タスク内容
以下のエントリから、文字列「pixel」を含む行をすべて抽出せよ。

入力データ
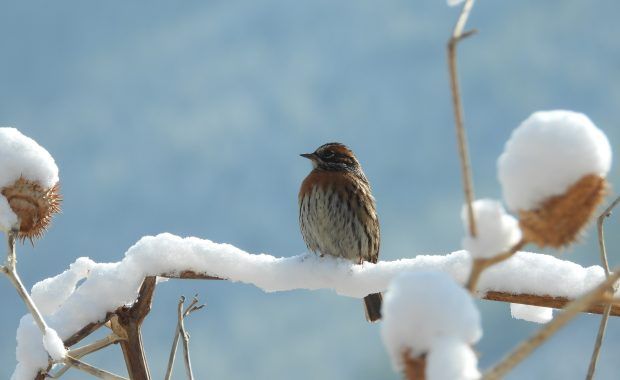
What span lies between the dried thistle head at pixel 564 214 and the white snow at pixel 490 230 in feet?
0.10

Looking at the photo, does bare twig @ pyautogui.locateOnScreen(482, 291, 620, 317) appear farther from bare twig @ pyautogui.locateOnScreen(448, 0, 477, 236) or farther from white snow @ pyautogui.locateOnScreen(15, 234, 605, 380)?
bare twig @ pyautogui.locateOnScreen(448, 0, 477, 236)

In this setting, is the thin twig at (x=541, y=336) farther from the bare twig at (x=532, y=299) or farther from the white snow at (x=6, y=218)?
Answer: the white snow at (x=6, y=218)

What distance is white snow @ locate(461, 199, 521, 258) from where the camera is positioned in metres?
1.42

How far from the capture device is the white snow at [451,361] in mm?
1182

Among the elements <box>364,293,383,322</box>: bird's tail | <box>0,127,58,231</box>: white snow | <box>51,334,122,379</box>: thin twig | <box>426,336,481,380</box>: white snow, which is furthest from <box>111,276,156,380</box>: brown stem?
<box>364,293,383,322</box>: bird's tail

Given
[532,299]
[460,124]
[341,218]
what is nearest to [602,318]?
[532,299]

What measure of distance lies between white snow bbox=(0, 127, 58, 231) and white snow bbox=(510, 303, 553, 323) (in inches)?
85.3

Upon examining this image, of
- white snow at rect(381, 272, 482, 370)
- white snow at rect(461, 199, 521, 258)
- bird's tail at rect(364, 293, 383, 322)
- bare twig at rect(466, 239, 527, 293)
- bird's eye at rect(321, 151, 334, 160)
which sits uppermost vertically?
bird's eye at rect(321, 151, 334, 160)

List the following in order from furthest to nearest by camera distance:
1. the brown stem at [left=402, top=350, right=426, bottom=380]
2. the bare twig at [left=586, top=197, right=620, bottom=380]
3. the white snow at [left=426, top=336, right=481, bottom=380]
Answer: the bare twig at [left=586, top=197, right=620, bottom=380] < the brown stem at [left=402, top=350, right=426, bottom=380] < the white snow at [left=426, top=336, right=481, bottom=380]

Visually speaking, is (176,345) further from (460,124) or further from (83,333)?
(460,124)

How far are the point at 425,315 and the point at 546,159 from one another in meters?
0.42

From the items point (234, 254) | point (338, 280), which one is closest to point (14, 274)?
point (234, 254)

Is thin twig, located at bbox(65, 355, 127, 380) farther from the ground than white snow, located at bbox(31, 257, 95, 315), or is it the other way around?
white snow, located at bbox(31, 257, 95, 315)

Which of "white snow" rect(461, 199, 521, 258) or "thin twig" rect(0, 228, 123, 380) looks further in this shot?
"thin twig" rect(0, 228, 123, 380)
* * *
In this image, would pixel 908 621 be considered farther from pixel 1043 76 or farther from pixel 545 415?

実行結果
What span lies between the dried thistle head at pixel 564 214 and the white snow at pixel 490 230 in feet?
In this image, would pixel 908 621 be considered farther from pixel 1043 76 or farther from pixel 545 415?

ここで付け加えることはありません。